David Neel, (Kwakwaka’wakw, Canada, British Columbia) Chernobyl Mask (Allusion to Bakwas Nuclear Disaster Mask), 1993, cedar wood, cedar bark, acrylic paint.

Carl Beam (Ojibway), Sitting Bull and Einstein (From the Series: The Columbus Suite), ca. 1990, etching in black ink on paper.

Suni Sonqo Vizcarra Wood (Quecha, Peru), Masks of Protection, mixed media, and Ancestor, bronze

We also enjoyed seeing some of the work of younger artists in the Institute of American Indian Arts (IAIA) BFA show.

Joseph Maldonado (Tlingit, Ottwa), Raison D’etre (Reason for Being), 2021, illustration board, acrylic paint, spray paint, ink, marker.

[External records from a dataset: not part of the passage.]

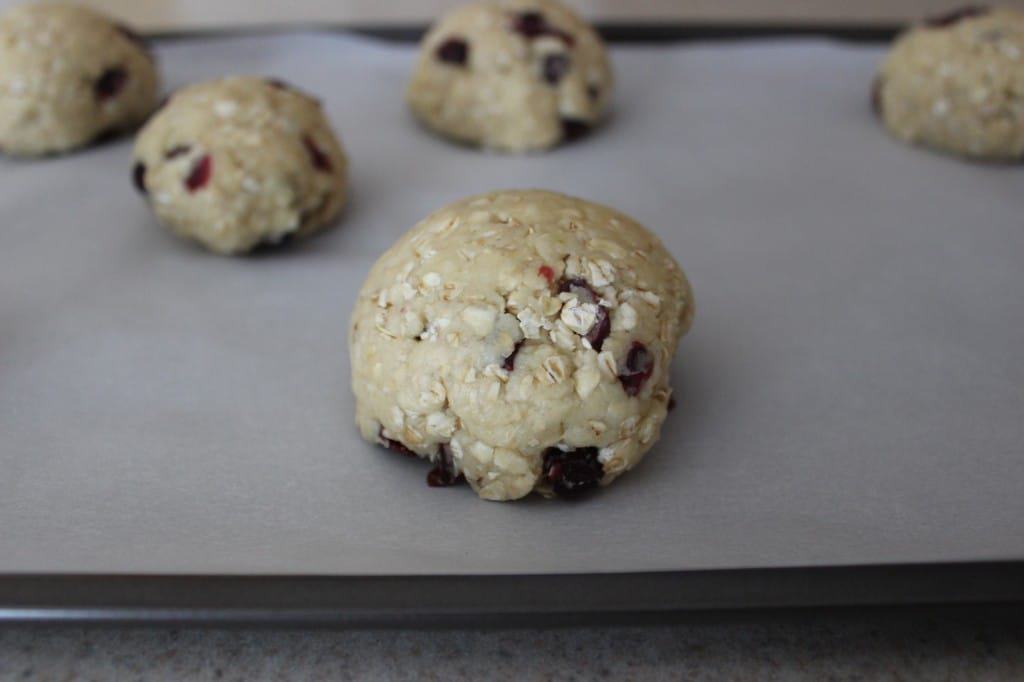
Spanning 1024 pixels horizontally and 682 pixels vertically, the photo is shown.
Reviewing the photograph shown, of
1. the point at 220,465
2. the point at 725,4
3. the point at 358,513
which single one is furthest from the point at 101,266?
the point at 725,4

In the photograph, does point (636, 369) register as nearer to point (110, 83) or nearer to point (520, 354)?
point (520, 354)

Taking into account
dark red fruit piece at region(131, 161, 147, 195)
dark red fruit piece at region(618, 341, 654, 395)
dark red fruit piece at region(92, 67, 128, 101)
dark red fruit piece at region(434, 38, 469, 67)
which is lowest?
dark red fruit piece at region(131, 161, 147, 195)

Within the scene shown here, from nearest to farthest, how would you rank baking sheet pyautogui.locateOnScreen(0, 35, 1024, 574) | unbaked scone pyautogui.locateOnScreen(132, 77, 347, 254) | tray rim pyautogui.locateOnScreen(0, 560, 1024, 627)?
tray rim pyautogui.locateOnScreen(0, 560, 1024, 627) < baking sheet pyautogui.locateOnScreen(0, 35, 1024, 574) < unbaked scone pyautogui.locateOnScreen(132, 77, 347, 254)

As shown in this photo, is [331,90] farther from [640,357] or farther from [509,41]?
[640,357]

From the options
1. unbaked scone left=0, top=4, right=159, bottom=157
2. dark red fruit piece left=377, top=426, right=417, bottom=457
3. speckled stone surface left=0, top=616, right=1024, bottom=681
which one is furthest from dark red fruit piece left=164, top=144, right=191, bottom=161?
speckled stone surface left=0, top=616, right=1024, bottom=681

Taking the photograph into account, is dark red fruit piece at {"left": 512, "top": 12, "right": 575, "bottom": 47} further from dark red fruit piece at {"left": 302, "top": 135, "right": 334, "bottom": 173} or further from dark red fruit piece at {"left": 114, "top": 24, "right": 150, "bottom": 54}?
dark red fruit piece at {"left": 114, "top": 24, "right": 150, "bottom": 54}

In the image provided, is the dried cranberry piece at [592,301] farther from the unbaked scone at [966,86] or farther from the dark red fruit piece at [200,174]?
the unbaked scone at [966,86]
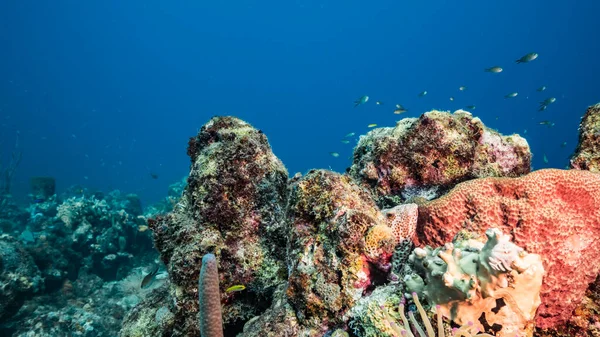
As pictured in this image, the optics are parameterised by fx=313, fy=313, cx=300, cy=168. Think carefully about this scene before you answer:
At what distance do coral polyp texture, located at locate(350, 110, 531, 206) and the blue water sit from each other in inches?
2844

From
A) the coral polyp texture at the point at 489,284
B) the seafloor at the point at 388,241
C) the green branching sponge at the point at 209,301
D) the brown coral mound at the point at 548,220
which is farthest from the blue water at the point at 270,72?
the coral polyp texture at the point at 489,284

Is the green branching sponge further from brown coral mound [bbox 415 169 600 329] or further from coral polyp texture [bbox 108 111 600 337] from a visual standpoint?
brown coral mound [bbox 415 169 600 329]

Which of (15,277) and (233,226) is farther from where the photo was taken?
(15,277)

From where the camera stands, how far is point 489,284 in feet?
5.99

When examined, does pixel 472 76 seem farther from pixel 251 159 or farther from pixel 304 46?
pixel 251 159

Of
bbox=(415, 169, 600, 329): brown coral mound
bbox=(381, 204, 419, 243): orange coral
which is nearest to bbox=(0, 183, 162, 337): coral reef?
bbox=(381, 204, 419, 243): orange coral

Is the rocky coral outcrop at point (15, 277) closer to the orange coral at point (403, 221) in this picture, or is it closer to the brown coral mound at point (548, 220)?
the orange coral at point (403, 221)

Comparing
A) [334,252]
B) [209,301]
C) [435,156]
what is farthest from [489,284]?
[435,156]

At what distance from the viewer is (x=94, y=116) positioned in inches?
5182

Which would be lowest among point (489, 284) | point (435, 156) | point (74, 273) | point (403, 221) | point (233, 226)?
point (489, 284)

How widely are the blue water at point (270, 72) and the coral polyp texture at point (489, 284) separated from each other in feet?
243

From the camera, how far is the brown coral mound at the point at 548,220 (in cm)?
242

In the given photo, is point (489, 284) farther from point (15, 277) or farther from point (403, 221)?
point (15, 277)

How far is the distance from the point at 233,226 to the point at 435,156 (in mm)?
2700
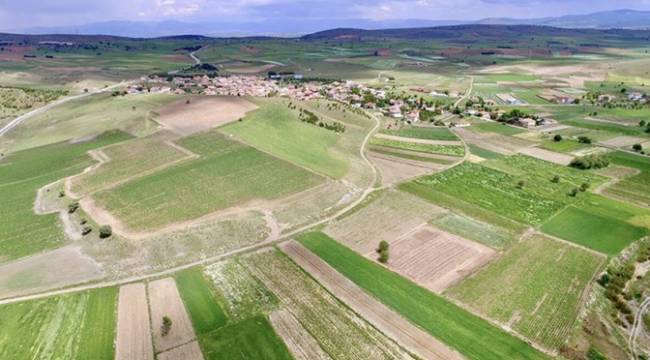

Now a tribal college focused on the fine arts, IAIA was founded in 1962 as a boarding high school. Joy Harjo, recently Poet Laureate of the United States, attended high school at IAIA in the 1960s. One of her prints was part of an exhibition upstairs at the museum, Experimental exPRESSion: Printmaking at IAIA, 1963–1980.

Palace of the Governors

We spent the rest of the afternoon wandering around the vicinity of Santa Fe’s plaza, checking out bookstores and other shops.

At Overland Sheepskin Company, Sean tried on a very nice leather jacket, but decided not to get it.

Back at our casita in the early evening, we put in a pick-up order for Maria’s New Mexican, which was delicious. I’d end up eating leftovers for the next few days.

That evening we made a nice fire in the living room’s kiva fireplace and relaxed.

Image: Sean M. Santos

I started making my final plans for my route home. I knew that after Sean flew home on Tuesday that I’d be heading up to Taos for the remainder of the week, but after that I hadn’t yet finalized my route home to Chicago.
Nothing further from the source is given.